La Relazione annuale al Parlamento sulla questione “droga” costituisce un debito informativo che la legge, la 309 del ’90, impone al Governo con l’obiettivo di monitorare un fenomeno in continua e veloce trasformazione e di suggerire al Legislatore le indicazioni più opportune di cambiamento.
Dalla voluminosa Relazione del 2015, appena pubblicata, si sottolineano “a caldo” tre aspetti, due di contenuto e uno di metodo.
I consumi prevalenti. Dal questionario Espad, che indaga il consumo di sostanze psicoattive tra gli studenti dai 15 ai19 anni rispetto al mese precedente all’intervista, guardando ai consumi nell’ultimo mese, si ha la conferma che la cannabis forma, insieme al tabacco e all’alcol, la “triade” di sostanze psicoattive di gran lunga più utilizzate dalla stragrande maggioranza dei consumatori. Quasi uno studente su sei (15,9%) ha utilizzato cannabis negli ultimi 30 giorni, uno su tre-quattro (29%) fuma tabacco, uno su due (54,2%) assume bevande alcoliche. Al contrario, tutte le altre sostanze psicoattive illegali, cocaina compresa, sono tutte sotto la linea di consumo dell’1%. La cannabis non è quindi l’anticamera dell’eroina e il suo consumo e abuso si configurano molto più simili a quello di tabacco e alcol, per cui si rende necessario realizzare misure di prevenzione e di promozione alla salute anziché di mera repressione.
L’indebolimento delle risorse dei servizi. L’utenza di 164.000 persone in cura presso i servizi pubblici e del privato-sociale è rimasta stabile in questi ultimi anni, tra consumatori d’eroina e oppiacei (71%), utilizzatori di cocaina (16,9%), alcol-dipendenti, consumatori di cannabis e giocatori d’azzardo patologici. Ciò che si riducono sono invece le risorse a disposizione dei servizi. Per via dei ripetuti tagli lineari alla sanità, il personale, sia dei Ser.d che del privato-sociale, non ha ricambi. Ne risente la qualità delle prestazioni: gli utenti tossicodipendenti non testati per l’Hiv aumentano al 66,1%, più 7% rispetto all’anno precedente. Ma sono soprattutto le funzioni della riabilitazione e della prevenzione, a essere maggiormente colpite: un milione di euro in meno (su sei!) per i reinserimenti lavorativi, ed un taglio alla prevenzione primaria del 44,2% e del 38,9% a quella secondaria.
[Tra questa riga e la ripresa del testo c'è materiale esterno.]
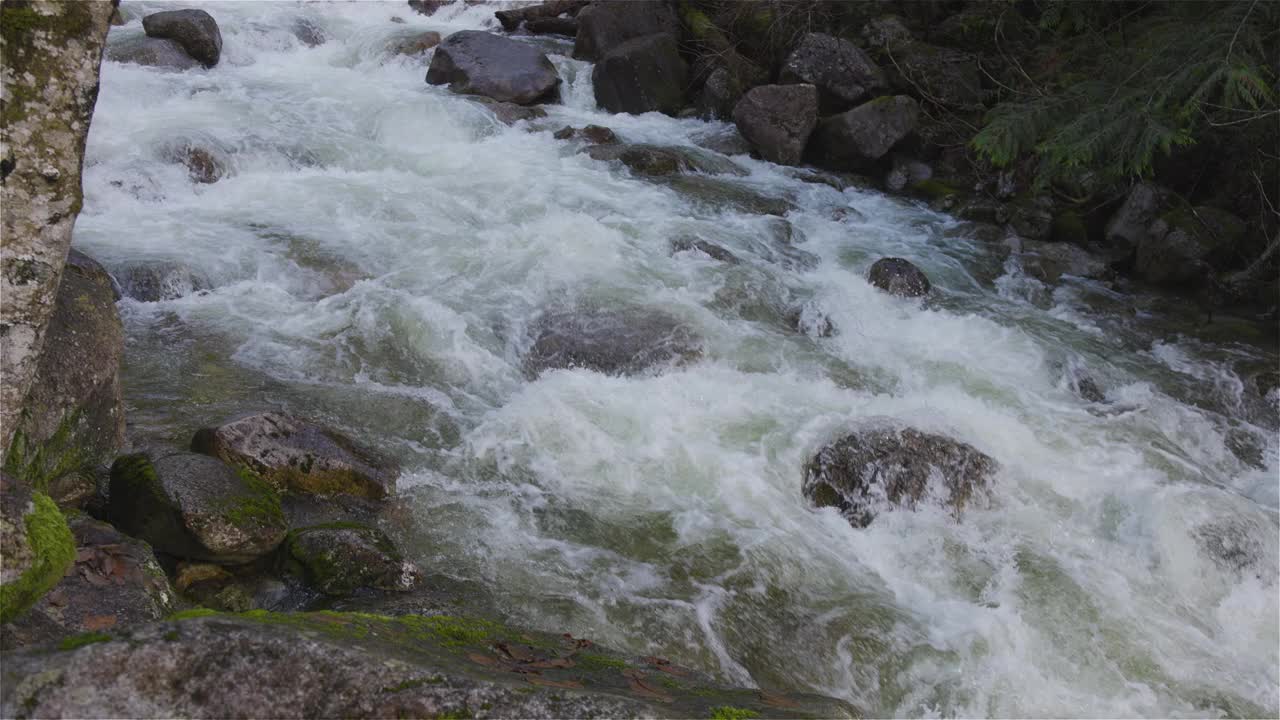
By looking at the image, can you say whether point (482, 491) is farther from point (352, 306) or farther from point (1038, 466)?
point (1038, 466)

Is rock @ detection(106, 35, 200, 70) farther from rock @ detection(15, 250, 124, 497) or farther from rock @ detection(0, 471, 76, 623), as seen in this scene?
rock @ detection(0, 471, 76, 623)

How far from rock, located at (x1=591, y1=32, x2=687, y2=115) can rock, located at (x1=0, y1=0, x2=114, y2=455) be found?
13.6 meters

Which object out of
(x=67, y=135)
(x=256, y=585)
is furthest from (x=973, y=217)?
(x=67, y=135)

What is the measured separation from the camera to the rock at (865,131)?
549 inches

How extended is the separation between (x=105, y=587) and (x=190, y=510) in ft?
3.45

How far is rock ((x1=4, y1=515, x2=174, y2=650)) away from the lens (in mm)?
3203

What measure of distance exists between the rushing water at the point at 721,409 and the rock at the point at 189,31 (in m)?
2.34

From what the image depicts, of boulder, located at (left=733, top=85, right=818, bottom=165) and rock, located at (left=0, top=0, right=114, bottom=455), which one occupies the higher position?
rock, located at (left=0, top=0, right=114, bottom=455)

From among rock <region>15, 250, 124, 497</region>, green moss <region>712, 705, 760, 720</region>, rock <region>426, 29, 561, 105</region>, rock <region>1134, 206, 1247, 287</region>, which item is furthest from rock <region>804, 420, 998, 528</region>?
rock <region>426, 29, 561, 105</region>

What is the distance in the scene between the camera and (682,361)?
7.77 m

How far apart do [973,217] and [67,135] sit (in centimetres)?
1232

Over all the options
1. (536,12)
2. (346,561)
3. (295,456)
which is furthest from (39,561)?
(536,12)

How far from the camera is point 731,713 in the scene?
2.47m

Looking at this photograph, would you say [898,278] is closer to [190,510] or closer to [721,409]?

La metodologia con cui è costruita la Relazione. Rispetto a quest’ultimo aspetto, si coglie una importante discontinuità nei confronti della “reggenza” Giovanardi-Serpelloni, ma permangono ancora troppi lasciti della vecchia ”macchina”. Da un lato si prende atto, con prudenza anziché onnipotenza, dei limiti intrinseci della rilevazione dei dati e delle stime conseguenti, si dà ampio spazio alla trasparenza delle fonti informative e dei metodi utilizzati, ci si adegua agli standard europei dell’Osservatorio di Lisbona, si reintroduce l’approccio della Riduzione del danno e si costruisce una Relazione maggiormente partecipata. Dall’altro lato alcuni studi appaiono ridondanti (rispetto alle stime dei consumi), altri meno attendibili (le rilevazioni sulla popolazione generale tramite questionario postale che ottengono risposte del 16%), altre ancora di dubbia utilità e significatività (le stime di consumatori problematici “eleggibili” al trattamento), altri infine lacunosi (i dati sui risultati dei trattamenti da parte dei Ser.d, delle comunità e del carcere). Manca infine un ampliamento di sguardo su fenomeni che per troppo tempo ignorati, pur ben documentati da ricerche anche nazionali, di cui non si è tenuto conto, come il fenomeno affatto secondario dell’autoregolazione dei consumi da parte di chi fa uso di sostanze psicoattive.